[Required work]
Quote the listing lines from the line with "Could you tell me which of" through the line with "is farthest from", both included, reproducing them character for character.

[Provided information]
= = = = = = =

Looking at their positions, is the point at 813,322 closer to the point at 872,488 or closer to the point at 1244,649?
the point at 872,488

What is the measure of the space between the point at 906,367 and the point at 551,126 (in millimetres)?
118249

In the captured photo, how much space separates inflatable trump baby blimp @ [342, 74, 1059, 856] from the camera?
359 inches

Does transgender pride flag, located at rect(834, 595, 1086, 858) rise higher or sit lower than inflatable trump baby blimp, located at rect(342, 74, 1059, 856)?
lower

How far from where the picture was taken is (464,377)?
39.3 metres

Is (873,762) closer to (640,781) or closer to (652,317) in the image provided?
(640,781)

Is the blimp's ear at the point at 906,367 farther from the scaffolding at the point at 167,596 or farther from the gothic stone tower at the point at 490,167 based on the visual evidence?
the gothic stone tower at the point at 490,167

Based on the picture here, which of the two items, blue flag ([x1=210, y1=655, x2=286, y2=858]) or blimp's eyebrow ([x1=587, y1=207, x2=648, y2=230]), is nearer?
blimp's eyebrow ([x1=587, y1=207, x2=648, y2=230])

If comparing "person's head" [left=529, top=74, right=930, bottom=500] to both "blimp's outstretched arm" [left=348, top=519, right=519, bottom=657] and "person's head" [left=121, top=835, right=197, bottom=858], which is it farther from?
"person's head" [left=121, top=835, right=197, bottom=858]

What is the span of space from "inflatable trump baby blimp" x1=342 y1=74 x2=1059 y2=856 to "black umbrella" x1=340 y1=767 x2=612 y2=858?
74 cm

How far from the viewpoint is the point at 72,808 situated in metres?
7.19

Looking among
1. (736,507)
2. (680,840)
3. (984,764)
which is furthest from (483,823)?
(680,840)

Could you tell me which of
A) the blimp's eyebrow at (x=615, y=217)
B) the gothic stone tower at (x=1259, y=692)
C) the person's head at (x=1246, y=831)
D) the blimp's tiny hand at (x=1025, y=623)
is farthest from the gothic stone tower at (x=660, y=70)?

= = = = = = =

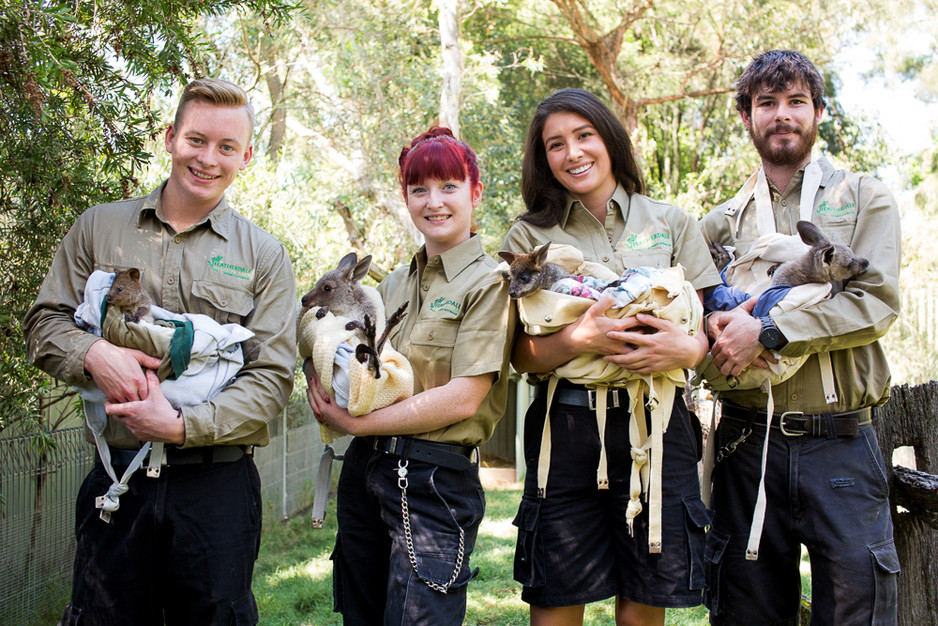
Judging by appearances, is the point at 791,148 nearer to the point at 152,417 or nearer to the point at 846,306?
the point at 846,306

= = = = = = =

[Correct output]
Could you tell me which of
A) the blimp's eyebrow at (x=615, y=217)
B) the gothic stone tower at (x=1259, y=692)
C) the person's head at (x=1246, y=831)
D) the blimp's tiny hand at (x=1025, y=623)
is farthest from the gothic stone tower at (x=660, y=70)?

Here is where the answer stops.